→ **VORGEGEBENER TEXT**:
• • • • • • •
Ausübung von Vorkaufsrechten ohne beihilferechtliche und steuerrechtliche Würdigung
Antrag Stadtrats-Mitglieder Professor Dr. Jörg Hoffmann, Gabriele Neff, Richard Progl und Fritz Roth (FDP BAYERNPARTEI Stadtratsfraktion) vom 22.10.2021
Antwort Kommunalreferentin Kristina Frank:
Zunächst möchte ich mich für die gewährte Fristverlängerung bedanken. In Ihrem Antrag beauftragten Sie die Verwaltung, dem Stadtrat darzustellen, wie rechtliche Vorgaben bei der Ausübung von Vorkaufsrechten umgesetzt werden.
• • • • • • •
[Datensätze mit Umrissmarkierungen]
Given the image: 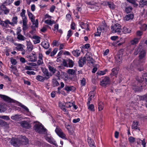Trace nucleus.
<instances>
[{
  "label": "nucleus",
  "mask_w": 147,
  "mask_h": 147,
  "mask_svg": "<svg viewBox=\"0 0 147 147\" xmlns=\"http://www.w3.org/2000/svg\"><path fill=\"white\" fill-rule=\"evenodd\" d=\"M74 88L73 86H65V89L67 92H69L72 90H74Z\"/></svg>",
  "instance_id": "obj_29"
},
{
  "label": "nucleus",
  "mask_w": 147,
  "mask_h": 147,
  "mask_svg": "<svg viewBox=\"0 0 147 147\" xmlns=\"http://www.w3.org/2000/svg\"><path fill=\"white\" fill-rule=\"evenodd\" d=\"M143 78H141V79L139 80L138 81L140 82H142L144 80H145V81L147 82V73H145L143 74L142 75Z\"/></svg>",
  "instance_id": "obj_20"
},
{
  "label": "nucleus",
  "mask_w": 147,
  "mask_h": 147,
  "mask_svg": "<svg viewBox=\"0 0 147 147\" xmlns=\"http://www.w3.org/2000/svg\"><path fill=\"white\" fill-rule=\"evenodd\" d=\"M86 63V62L85 57H83V58L82 57H81L78 61L79 66L80 67H82L83 66L84 64Z\"/></svg>",
  "instance_id": "obj_15"
},
{
  "label": "nucleus",
  "mask_w": 147,
  "mask_h": 147,
  "mask_svg": "<svg viewBox=\"0 0 147 147\" xmlns=\"http://www.w3.org/2000/svg\"><path fill=\"white\" fill-rule=\"evenodd\" d=\"M72 34V31L71 30H70L68 31V34L67 36V40H68L69 38L71 36Z\"/></svg>",
  "instance_id": "obj_59"
},
{
  "label": "nucleus",
  "mask_w": 147,
  "mask_h": 147,
  "mask_svg": "<svg viewBox=\"0 0 147 147\" xmlns=\"http://www.w3.org/2000/svg\"><path fill=\"white\" fill-rule=\"evenodd\" d=\"M10 142L11 144L13 146L16 147L18 146V138H13L11 139Z\"/></svg>",
  "instance_id": "obj_9"
},
{
  "label": "nucleus",
  "mask_w": 147,
  "mask_h": 147,
  "mask_svg": "<svg viewBox=\"0 0 147 147\" xmlns=\"http://www.w3.org/2000/svg\"><path fill=\"white\" fill-rule=\"evenodd\" d=\"M107 5L111 9H114L115 8V5L111 2H107Z\"/></svg>",
  "instance_id": "obj_34"
},
{
  "label": "nucleus",
  "mask_w": 147,
  "mask_h": 147,
  "mask_svg": "<svg viewBox=\"0 0 147 147\" xmlns=\"http://www.w3.org/2000/svg\"><path fill=\"white\" fill-rule=\"evenodd\" d=\"M132 9V8L131 7H126L125 11L127 13H130Z\"/></svg>",
  "instance_id": "obj_50"
},
{
  "label": "nucleus",
  "mask_w": 147,
  "mask_h": 147,
  "mask_svg": "<svg viewBox=\"0 0 147 147\" xmlns=\"http://www.w3.org/2000/svg\"><path fill=\"white\" fill-rule=\"evenodd\" d=\"M129 141L131 143H133L135 141V138L131 136L128 138Z\"/></svg>",
  "instance_id": "obj_53"
},
{
  "label": "nucleus",
  "mask_w": 147,
  "mask_h": 147,
  "mask_svg": "<svg viewBox=\"0 0 147 147\" xmlns=\"http://www.w3.org/2000/svg\"><path fill=\"white\" fill-rule=\"evenodd\" d=\"M72 53L74 56L78 57L80 55V52L79 50H77L73 51H72Z\"/></svg>",
  "instance_id": "obj_28"
},
{
  "label": "nucleus",
  "mask_w": 147,
  "mask_h": 147,
  "mask_svg": "<svg viewBox=\"0 0 147 147\" xmlns=\"http://www.w3.org/2000/svg\"><path fill=\"white\" fill-rule=\"evenodd\" d=\"M46 139V140L51 144L54 145L56 146H58V145L56 143V141L52 137H47Z\"/></svg>",
  "instance_id": "obj_13"
},
{
  "label": "nucleus",
  "mask_w": 147,
  "mask_h": 147,
  "mask_svg": "<svg viewBox=\"0 0 147 147\" xmlns=\"http://www.w3.org/2000/svg\"><path fill=\"white\" fill-rule=\"evenodd\" d=\"M103 106L102 102H100L98 104V109L99 111H101L103 109Z\"/></svg>",
  "instance_id": "obj_46"
},
{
• • • • • • •
→ **SCHRIFTLICHE AUFGABE**: Führe den Text über die Ausübung von Vorkaufsrechten nach seinem letzten Satz weiter.

→ **GELÖSTE AUFGABE**:
Ihr Einverständnis vorausgesetzt, beantworten wir die von Ihnen gestellten Fragen wie folgt:
Frage 1:
Welche beihilferechtlichen und steuerrechtlichen Vorgaben werden regelmäßig im Zuge der Ausübung bzw. Vorbereitung von Vorkaufsrechten überprüft, in welchen Fällen und aus welchen Gründen wird darauf verzichtet?“
Antwort:
Hierzu teilt das Referat für Stadtplanung und Bauordnung (PLAN) Folgendes mit:
„Sollen Ankäufe der städtischen Wohnungsbaugesellschaften in Erhaltungssatzungsgebieten mittels einer Stammkapitalerhöhung durch die Landeshauptstadt München finanziert werden, ist für jede Kapitalerhöhung im Vorfeld sicherzustellen, dass diese Zuwendung beihilferechtskonform ist.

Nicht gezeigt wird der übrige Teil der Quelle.